**** Data shown ****

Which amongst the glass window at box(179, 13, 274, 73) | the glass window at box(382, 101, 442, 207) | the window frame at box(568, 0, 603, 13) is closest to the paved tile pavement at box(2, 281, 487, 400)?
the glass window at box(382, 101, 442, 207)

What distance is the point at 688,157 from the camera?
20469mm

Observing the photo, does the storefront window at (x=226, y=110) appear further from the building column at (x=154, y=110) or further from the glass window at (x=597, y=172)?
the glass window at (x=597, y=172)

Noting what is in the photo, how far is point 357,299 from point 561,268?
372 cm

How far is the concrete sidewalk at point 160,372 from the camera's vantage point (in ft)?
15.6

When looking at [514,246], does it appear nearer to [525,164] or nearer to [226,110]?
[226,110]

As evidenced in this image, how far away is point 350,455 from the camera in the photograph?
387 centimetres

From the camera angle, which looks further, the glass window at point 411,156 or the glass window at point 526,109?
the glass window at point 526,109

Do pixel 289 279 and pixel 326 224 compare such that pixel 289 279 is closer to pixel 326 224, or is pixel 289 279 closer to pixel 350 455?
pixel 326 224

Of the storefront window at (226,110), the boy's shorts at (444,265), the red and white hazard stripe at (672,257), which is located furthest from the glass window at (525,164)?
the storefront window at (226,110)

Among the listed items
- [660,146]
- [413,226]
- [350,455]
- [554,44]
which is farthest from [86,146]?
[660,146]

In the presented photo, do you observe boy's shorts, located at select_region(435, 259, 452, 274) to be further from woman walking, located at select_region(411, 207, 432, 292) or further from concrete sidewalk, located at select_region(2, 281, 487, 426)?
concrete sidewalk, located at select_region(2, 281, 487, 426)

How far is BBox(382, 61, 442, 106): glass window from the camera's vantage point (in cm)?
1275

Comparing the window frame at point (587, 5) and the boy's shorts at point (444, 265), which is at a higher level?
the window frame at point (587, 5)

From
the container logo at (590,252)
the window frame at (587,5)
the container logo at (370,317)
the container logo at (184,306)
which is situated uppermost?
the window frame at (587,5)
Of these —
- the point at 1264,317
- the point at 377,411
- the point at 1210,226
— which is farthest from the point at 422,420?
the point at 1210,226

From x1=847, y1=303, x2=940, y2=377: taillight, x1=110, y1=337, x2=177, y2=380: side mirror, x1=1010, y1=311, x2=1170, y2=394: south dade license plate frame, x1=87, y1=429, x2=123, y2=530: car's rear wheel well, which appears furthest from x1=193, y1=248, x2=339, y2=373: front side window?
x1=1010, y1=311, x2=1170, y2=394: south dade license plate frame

****

Written request: Reproduce all of the lines above word for word, with no changes.

Expected output:
Which amongst the glass window at box(179, 13, 274, 73) | the glass window at box(382, 101, 442, 207) | the window frame at box(568, 0, 603, 13) is closest to the paved tile pavement at box(2, 281, 487, 400)?
the glass window at box(382, 101, 442, 207)

What distance is the point at 688,157 from the camera?
20469mm

Observing the photo, does the storefront window at (x=226, y=110) appear further from the building column at (x=154, y=110) or further from the glass window at (x=597, y=172)?
the glass window at (x=597, y=172)

Noting what is in the photo, how far is point 357,299 from point 561,268?
372 cm

How far is the concrete sidewalk at point 160,372 from the camera's vantage point (in ft)?
15.6

When looking at [514,246], does it appear nearer to [525,164] or nearer to [226,110]?
[226,110]

As evidenced in this image, how far away is point 350,455 from the camera in the photograph?
387 centimetres

From the camera angle, which looks further, the glass window at point 411,156 or the glass window at point 526,109?
the glass window at point 526,109

Do pixel 289 279 and pixel 326 224 compare such that pixel 289 279 is closer to pixel 326 224, or is pixel 289 279 closer to pixel 350 455?
pixel 326 224

Of the storefront window at (226,110), the boy's shorts at (444,265), the red and white hazard stripe at (672,257), which is located furthest from the glass window at (525,164)?
the storefront window at (226,110)

Among the listed items
- [660,146]
- [413,226]
- [350,455]
- [554,44]
which is farthest from [86,146]?
[660,146]

In the presented photo, do you observe boy's shorts, located at select_region(435, 259, 452, 274) to be further from woman walking, located at select_region(411, 207, 432, 292) or further from concrete sidewalk, located at select_region(2, 281, 487, 426)?
concrete sidewalk, located at select_region(2, 281, 487, 426)

How far is BBox(382, 61, 442, 106): glass window from the camera's vantage point (in cm)?
1275

Comparing the window frame at point (587, 5) and the boy's shorts at point (444, 265), which is at a higher level?
the window frame at point (587, 5)

From
the container logo at (590,252)
the window frame at (587,5)
the container logo at (370,317)
the container logo at (184,306)
which is situated uppermost?
the window frame at (587,5)
Of these —
- the point at 1264,317
- the point at 377,411
- the point at 1210,226
— which is farthest from the point at 422,420?
the point at 1210,226

From x1=847, y1=303, x2=940, y2=377: taillight, x1=110, y1=337, x2=177, y2=380: side mirror, x1=1010, y1=311, x2=1170, y2=394: south dade license plate frame, x1=87, y1=429, x2=123, y2=530: car's rear wheel well, which appears furthest from x1=193, y1=248, x2=339, y2=373: front side window?
x1=1010, y1=311, x2=1170, y2=394: south dade license plate frame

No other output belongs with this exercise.